PURPOSE: Tau is a microtubule-associated protein that can be found in both normal and abnormal breast cells. Whether the expression of Tau protein can predict the response to neoadjuvant chemotherapy (NACT) is still unclear. In this study, we assessed the role of Tau protein expression in predicting a pathological complete response (pCR) to NACT for different subtypes of breast cancer. METHODS: Four hundred and sixty-eight eligible patients were retrospectively recruited in our study. The relationship between clinicopathologic factors, including Tau protein expression, and pCR in different subtypes was evaluated using logistic regression analysis. Correlation between Tau and disease-free survival (DFS) and overall survival (OS) was performed using Kaplan–Meier analysis.
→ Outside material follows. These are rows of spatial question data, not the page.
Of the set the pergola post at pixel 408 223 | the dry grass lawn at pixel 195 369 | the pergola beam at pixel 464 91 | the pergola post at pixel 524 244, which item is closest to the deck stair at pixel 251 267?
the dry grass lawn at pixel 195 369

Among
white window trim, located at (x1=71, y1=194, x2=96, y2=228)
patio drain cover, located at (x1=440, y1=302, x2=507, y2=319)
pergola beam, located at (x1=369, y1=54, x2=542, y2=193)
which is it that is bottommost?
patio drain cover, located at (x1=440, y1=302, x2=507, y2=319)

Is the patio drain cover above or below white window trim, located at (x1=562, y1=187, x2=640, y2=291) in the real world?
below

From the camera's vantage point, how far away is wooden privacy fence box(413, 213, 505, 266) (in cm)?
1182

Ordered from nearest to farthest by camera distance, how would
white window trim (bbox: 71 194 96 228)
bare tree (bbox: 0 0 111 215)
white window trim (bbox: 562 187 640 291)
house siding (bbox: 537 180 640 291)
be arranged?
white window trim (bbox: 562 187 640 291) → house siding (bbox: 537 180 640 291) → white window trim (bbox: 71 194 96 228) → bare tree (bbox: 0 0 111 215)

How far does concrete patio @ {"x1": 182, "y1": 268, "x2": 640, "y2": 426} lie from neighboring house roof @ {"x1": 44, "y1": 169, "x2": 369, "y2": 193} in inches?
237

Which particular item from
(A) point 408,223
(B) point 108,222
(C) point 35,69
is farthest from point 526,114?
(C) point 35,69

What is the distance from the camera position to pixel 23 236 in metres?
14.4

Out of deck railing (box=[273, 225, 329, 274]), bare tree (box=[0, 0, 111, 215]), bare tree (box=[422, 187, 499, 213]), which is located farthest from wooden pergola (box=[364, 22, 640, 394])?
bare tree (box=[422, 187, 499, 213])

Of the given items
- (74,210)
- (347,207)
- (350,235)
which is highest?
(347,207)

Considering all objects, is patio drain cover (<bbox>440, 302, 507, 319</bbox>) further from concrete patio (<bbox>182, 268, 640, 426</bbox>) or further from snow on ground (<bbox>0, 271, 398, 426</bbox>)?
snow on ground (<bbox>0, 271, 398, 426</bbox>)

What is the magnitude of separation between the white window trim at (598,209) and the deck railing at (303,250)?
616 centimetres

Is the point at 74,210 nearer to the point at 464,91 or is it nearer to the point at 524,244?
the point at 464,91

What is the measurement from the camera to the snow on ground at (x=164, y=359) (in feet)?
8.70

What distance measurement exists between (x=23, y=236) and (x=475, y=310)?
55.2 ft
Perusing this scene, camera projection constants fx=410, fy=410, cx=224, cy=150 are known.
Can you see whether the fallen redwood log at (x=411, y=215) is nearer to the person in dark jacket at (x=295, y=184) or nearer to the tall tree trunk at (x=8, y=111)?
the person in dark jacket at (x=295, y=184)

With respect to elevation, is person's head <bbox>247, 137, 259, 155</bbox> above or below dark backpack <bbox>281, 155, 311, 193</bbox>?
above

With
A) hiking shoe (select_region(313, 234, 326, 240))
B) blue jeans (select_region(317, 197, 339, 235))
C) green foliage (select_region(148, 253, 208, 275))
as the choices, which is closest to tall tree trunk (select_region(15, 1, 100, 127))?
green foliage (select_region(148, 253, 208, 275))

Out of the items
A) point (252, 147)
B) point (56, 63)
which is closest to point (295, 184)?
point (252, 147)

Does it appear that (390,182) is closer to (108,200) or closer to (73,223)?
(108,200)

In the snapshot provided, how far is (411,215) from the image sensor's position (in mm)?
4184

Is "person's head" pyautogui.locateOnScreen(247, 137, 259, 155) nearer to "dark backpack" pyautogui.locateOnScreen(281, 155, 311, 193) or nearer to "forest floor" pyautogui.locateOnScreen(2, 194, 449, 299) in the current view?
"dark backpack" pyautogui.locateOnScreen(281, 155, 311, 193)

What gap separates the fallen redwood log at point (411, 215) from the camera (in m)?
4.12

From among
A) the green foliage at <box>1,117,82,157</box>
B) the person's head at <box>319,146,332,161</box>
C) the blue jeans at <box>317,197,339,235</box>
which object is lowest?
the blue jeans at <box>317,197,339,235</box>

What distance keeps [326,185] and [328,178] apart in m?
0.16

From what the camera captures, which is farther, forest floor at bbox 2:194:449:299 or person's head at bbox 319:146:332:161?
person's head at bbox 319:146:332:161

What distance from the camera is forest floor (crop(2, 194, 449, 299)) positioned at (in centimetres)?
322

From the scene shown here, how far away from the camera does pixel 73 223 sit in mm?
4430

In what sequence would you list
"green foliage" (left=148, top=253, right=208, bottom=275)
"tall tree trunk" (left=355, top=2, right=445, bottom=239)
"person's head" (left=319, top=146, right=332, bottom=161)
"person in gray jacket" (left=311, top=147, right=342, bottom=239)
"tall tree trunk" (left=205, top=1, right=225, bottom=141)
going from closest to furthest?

RESULTS: The expression of Tau protein was negatively correlated with pCR, especially in triple-negative breast cancer (TNBC). No significant difference was observed in the luminal human epidermal growth factor receptor-2 (HER2)-negative subtype and HER2-positive subtype. Patients with pCR were associated with better DFS and OS (p < 0.05). However, Tau protein expression had no association with either DFS or OS (p > 0.05). CONCLUSION Tau protein expression can predict pCR before NACT in TNBC, but there was no correlation between Tau expression and DFS or OS.